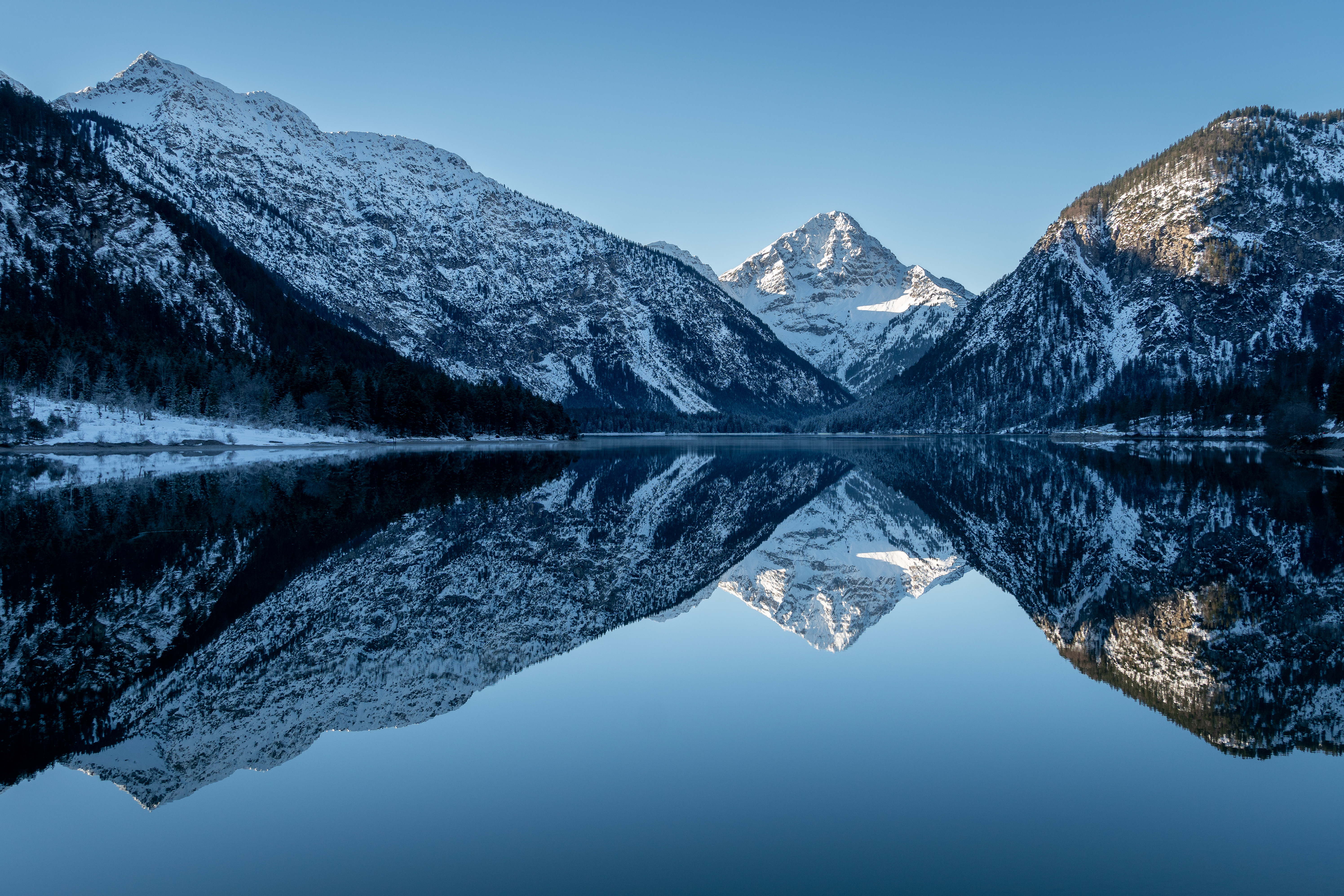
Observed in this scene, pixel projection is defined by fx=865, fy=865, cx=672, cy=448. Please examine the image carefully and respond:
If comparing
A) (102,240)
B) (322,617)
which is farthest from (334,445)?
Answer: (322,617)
┄┄┄┄┄┄
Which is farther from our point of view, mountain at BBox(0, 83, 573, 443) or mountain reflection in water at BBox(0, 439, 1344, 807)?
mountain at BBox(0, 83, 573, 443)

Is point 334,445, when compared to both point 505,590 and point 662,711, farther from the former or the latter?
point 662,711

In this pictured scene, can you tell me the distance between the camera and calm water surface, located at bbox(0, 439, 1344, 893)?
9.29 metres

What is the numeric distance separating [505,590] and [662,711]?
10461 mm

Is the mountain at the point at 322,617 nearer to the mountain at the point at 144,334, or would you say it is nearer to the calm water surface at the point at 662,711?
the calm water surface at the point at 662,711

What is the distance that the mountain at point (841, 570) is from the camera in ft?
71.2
┄┄┄┄┄┄
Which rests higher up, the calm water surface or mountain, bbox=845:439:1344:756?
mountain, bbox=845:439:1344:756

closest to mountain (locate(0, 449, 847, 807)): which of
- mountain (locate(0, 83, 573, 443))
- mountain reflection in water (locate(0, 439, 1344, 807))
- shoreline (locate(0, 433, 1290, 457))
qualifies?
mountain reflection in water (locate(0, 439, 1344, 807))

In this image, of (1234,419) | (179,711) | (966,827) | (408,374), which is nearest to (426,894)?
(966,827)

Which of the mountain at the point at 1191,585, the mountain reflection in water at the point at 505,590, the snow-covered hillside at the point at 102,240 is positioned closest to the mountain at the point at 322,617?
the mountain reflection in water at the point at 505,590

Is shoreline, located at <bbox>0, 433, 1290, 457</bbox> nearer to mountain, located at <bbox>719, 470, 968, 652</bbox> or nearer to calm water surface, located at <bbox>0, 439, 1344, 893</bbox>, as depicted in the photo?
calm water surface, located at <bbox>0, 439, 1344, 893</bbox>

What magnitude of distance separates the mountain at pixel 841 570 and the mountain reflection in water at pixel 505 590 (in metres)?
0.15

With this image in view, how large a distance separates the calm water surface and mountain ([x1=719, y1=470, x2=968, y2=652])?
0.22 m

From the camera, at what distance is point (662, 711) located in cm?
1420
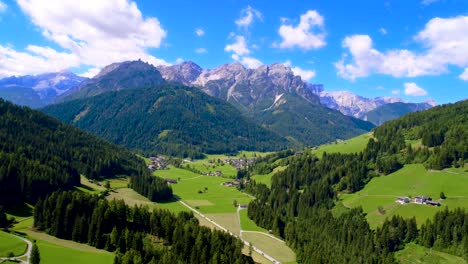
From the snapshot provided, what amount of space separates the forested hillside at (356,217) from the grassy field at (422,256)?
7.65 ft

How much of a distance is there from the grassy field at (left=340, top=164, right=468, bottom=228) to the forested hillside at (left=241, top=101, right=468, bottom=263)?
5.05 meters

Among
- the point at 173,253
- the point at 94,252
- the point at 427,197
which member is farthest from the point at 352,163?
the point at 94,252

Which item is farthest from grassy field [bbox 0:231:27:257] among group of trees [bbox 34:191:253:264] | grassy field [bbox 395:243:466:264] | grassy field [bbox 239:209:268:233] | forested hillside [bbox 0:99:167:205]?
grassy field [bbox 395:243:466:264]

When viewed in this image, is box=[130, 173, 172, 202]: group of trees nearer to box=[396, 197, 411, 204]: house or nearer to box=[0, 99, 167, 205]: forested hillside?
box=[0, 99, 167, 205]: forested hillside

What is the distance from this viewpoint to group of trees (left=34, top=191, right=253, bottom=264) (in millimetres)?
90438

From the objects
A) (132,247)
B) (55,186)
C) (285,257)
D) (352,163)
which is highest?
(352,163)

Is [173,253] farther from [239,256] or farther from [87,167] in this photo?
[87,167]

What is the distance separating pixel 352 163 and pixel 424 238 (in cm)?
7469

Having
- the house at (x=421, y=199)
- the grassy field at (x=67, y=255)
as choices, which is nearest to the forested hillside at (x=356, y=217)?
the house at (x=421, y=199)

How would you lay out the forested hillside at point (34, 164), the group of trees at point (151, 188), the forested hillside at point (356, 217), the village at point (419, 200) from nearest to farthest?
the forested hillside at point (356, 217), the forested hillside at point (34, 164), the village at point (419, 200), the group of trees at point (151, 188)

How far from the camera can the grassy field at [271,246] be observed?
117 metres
┄┄┄┄┄┄
Reproduce the rows from the line with "Observed in this" to the line with "Answer: (322,617)", swapping "farthest" for "most distant" and keeping everything else the same.

▶ [WRITTEN SOLUTION]
Observed in this scene, pixel projection is defined by fx=865, fy=865, cx=672, cy=448. Please examine the image carefully and respond:
If comparing
A) (102,240)
B) (322,617)
which is most distant from (334,445)?
Answer: (322,617)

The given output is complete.